Quotidienne

Mais où est passé le service public israélien ? #3

Sylvain Cypel, journaliste

Membre du comité éditorial du 1, Sylvain Cypel a été directeur de la rédaction de Courrier international et correspondant du Monde à New York de 2007 à 2013. Il a longtemps vécu en Israël et a notamment publié L’État d’Israël contre les Juifs (La Découverte, 2020). Dans cette chronique quotidienne, il nous livre son regard sur la situation au Proche-Orient à la suite de l’offensive surprise contre Israël lancée par le Hamas le samedi 7 octobre.

Mais où est passé le service public israélien ? #3
Illustration Stéphane Trapier

Elle s’appelle Atar Ornan. Psychologue, elle habite Jérusalem. Sa petite-fille est sans nouvelles de ses trois amies qui étaient à la rave party près de Gaza. Témoignage brut d’une Israélienne sur la disparition de la puissance publique dans le chaos généralisé.

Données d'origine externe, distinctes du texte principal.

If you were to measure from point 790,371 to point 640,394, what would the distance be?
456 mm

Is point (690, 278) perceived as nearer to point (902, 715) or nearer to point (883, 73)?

« Je voulais aider, ne pas rester les bras ballants pendant que le pays brûle. Je suis sortie et j’ai déambulé. Je suis tombée sur un groupe de jeunes, entre 20 et 30 ans. Ils s’organisaient pour recueillir des choses urgentes, de la nourriture, des vêtements, pour trouver des lieux d’accueil pour les familles ayant fui le sud du pays, et dont personne ne s’occupe, ou pour des soldats errant en divers endroits. » Elle nous transfère un appel sur WhatsApp lancé par un soldat, comme une bouteille à la mer. On entend : « J’appelle de ma base près de Gaza. Qui peut nous aider ? Amenez-nous à boire, à manger, des chaussettes et des slips. On est seuls ici, sans directives. Vous êtes devenus fous ? À l’aide ! »

 « Le sentiment que les organes de l'État ont failli, jusque dans l’utilisation de la troupe, est général. »

Atar poursuit : « J’ai rencontré des gens formidables. Toutes sortes de groupes de la société civile se sont mobilisés pour pallier la carence des organes de l’État et aider les gens. Le phénomène est massif. Ce sont souvent les mêmes qui défilaient chaque samedi soir depuis des mois contre la politique de Netanyahou. Ils se sont organisés pour venir en aide aux familles qui se sont enfuies des villes autour de Gaza. Les gens des kibboutz, eux, ont été en général mieux lotis. Mais ceux des villes, souvent pauvres, sont abandonnés. Les ONG ont aussi ouvert des gardes d’enfants pour que les parents s’organisent. Une association, qui s’est nommée Lev Ehad (un seul cœur), s’est créée pour prendre en charge le soutien psychologique aux traumatisés. Moi, je leur apporte mon expérience [Atar a longtemps coopéré avec MSF]. Ils ont aménagé un lieu d’accueil où parents et enfants peuvent venir parler. »

« La question revient en boucle à la télévision : mais où est l’État ? Le sentiment que ses organes ont failli, jusque dans l’utilisation de la troupe, est général. Des témoignages dingues circulent, invérifiables. Des soldats auraient été envoyés au front sans gilets pare-balles ni nourriture. La réponse des ministres, c’est : “Tout va arriver, mais ça prend du temps.” Et rien n’arrive. Le seul ministre qui agit est celui de la Santé, Moshe Arbel [du parti religieux séfarade Shas]. Les autres sont inaudibles, invisibles. On n’en voit aucun aux funérailles des victimes. Ce gouvernement ne fait rien pour la population. »

En 2006, lors de la « guerre des 33 Jours », qui confronta Israël au Hezbollah sur le territoire libanais, la milice chiite prit totalement au dépourvu l’armée israélienne par sa capacité insoupçonnée à lancer des missiles à distance. Ses bombes, envoyées jusqu’en Galilée, paralysèrent le cœur industriel d’Israël. Pendant ce temps, les habitants de Haïfa et de nombreuses bourgades fuyaient leur logis. Bientôt, la rage populaire explosait contre l’impéritie gouvernementale. Le ministre des Finances de l’époque, Avraham Hirschson, expliqua alors que « ce n’est pas le rôle de l’État de faire cette besogne, il y a des organismes caritatifs pour ça ». Depuis, l’économie israélienne a été libéralisée encore plus radicalement. Aujourd’hui, Israël caracole dans les statistiques économiques. Mais la « start-up nation » est le troisième pays le plus inégalitaire des 27 membres de l’OCDE. Et de manière pire encore qu’en 2006, la faillite du service public, qui a été démantelé, est spectaculaire.